Hay días en los que uno abre Instagram con la misma resignación con la que examina una radiografía: no para llevarse una sorpresa, sino para confirmar lo que ya sospecha. Hoy, mientras profesores, sanitarios, conductores de autobús, asociaciones vecinales y colectivos diversos se manifestaban en Alicante —cada uno con su queja, todas con un mismo hilo conductor: el abandono—, el muro del alcalde Luis Barcala ofrecía un espectáculo paralelo. Otra ciudad, otro clima, otro país, quizá otra dimensión.
En esa Alicante alternativa, el alcalde aparece denunciando la corrupción… ajena, por supuesto. También ovacionando a Corina Machado, cantando villancicos como si no ardiera la sanidad primaria, brindando en hogueras mientras los autobuses siguen en huelga, corriendo por la playa, estrechando manos, posando con cascos de obra, promocionando empresas privadas y repartiendo abrazos estratégicos entre empresarios. Una coreografía perfectamente iluminada, que no se despeina aunque los barrios pierdan servicios, los impuestos suban y los ciudadanos acumulen razones para protestar.
La ironía, por no decir el contraste hiriente, es inevitable. Porque mientras sus redes muestran un alcalde incansable, hiperactivo, casi ubicuo, la ciudad arrastra siete años de parches que no han resistido ni la primera lluvia. Aceras levantadas hasta cinco veces, obras que se anuncian sin estar el proyecto aprobado, y se inauguran antes de estar acabadas, servicios recortados —como los talleres para mayores— y un rosario de promesas anunciadas con la misma facilidad con la que después se olvidan: la compra de los Astoria, un centro social en Benalúa, el eterno parque central que siempre está a punto de llegar, la Británica, los museos de Casa Mediterráneo, Las Cigarreras o el Cuartel de la Guardia Civil, ese centro médico que no pasa de cuatro médicos para un barrio entero.

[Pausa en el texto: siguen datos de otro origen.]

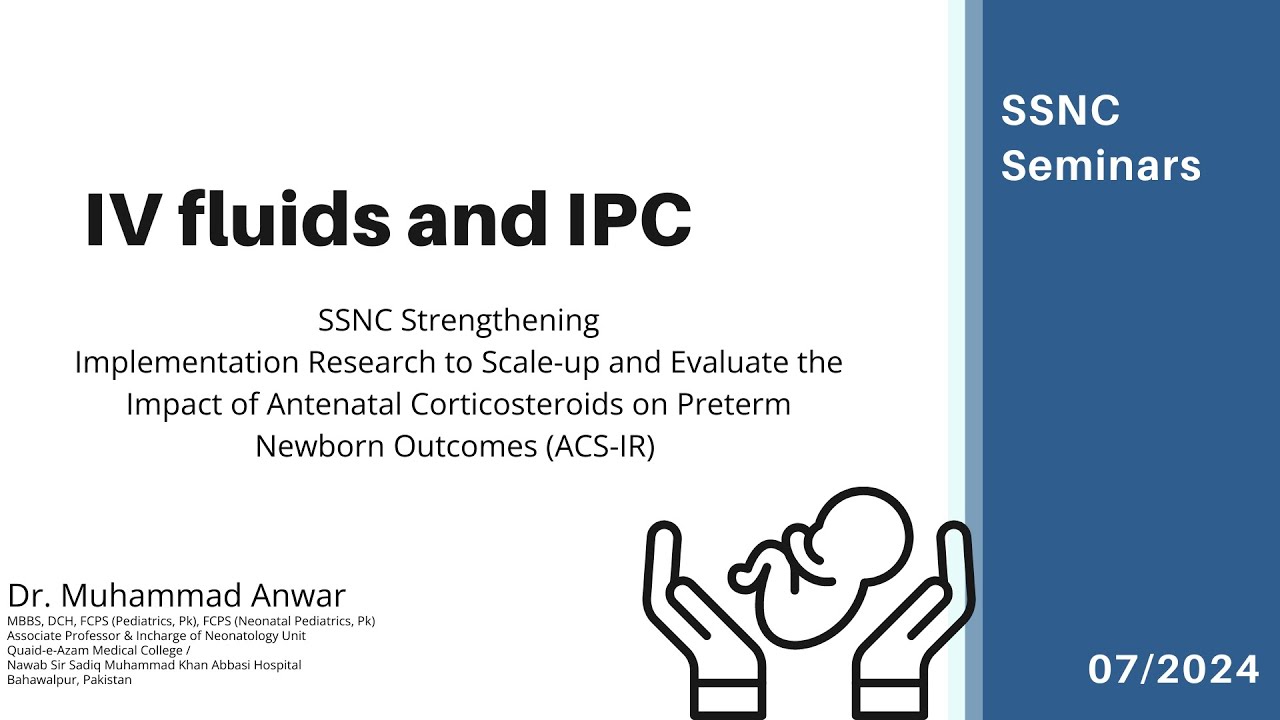 IV fluids and IPC

SSNC Strengthening
Implementation Research to Scale-up and Evaluate the Impact of Antenatal Corticosteroids on Preterm Newborn Outcomes (ACS-IR)

Dr. Muhammad Anwar
MBBS, DCH, FCPS (Pediatrics, Pk), FCPS (Neonatal Pediatrics, Pk)
Associate Professor & Incharge of Neonatology Unit
Quaid-e-Azam Medical College /
Nawab Sir Sadiq Muhammad Khan Abbasi Hospital
Bahawalpur, Pakistan

SSNC Seminars

07/2024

Más de 300 millones de euros de presupuesto al año dan para mucho más que fotos. Dan para una transformación real de la ciudad. Pero Alicante, lejos de reconocerse en ese álbum luminoso del alcalde, vive instalada en la sensación de que la gestión se limita a apagar incendios… o a esperar que no prendan.
Y, sin embargo, Barcala sigue ahí. Gana. Repite. Conserva un apoyo que parece inmune al desgaste. Lo cual obliga a hacerse la pregunta incómoda: ¿qué nivel de desencanto deben generar “los otros” para que la alternativa siga siendo este catálogo de poses, obras a medias y promesas caducadas?

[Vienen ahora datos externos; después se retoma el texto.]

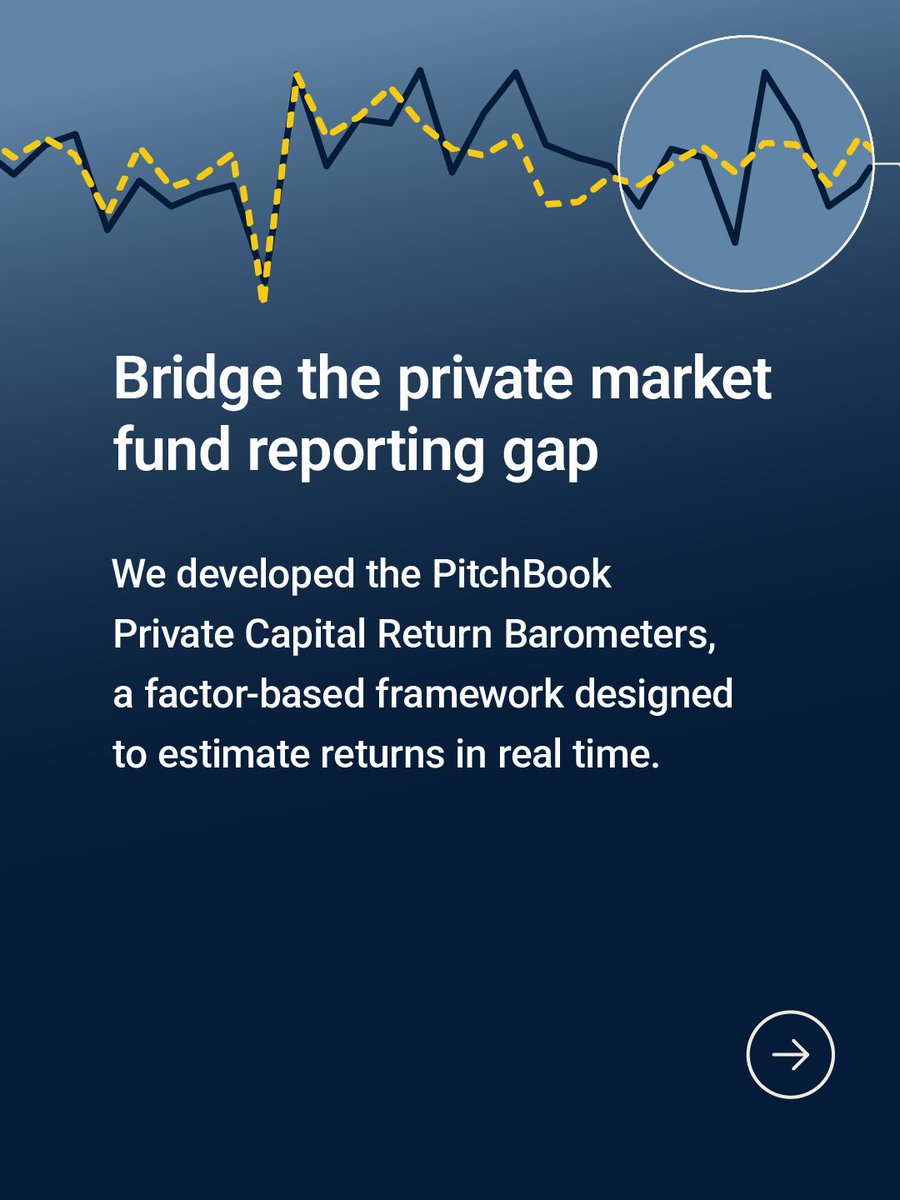 Bridge the private market fund reporting gap

We developed the PitchBook Private Capital Return Barometers, a factor-based framework designed to estimate returns in real time.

La política local siempre ha sido un terreno donde la imagen pesa más que el discurso, pero en Alicante la desproporción roza lo surrealista. Basta entrar en Instagram, un rato, para encontrar un alcalde feliz, satisfecho, convencido de que la ciudad se mueve. El problema es que, fuera de la pantalla, también se mueve… pero para manifestarse.
Quizá algún día se haga la foto con ellos. O quizá algún día tengamos un alcalde que prefiera solucionar problemas reales que hacerse fotos.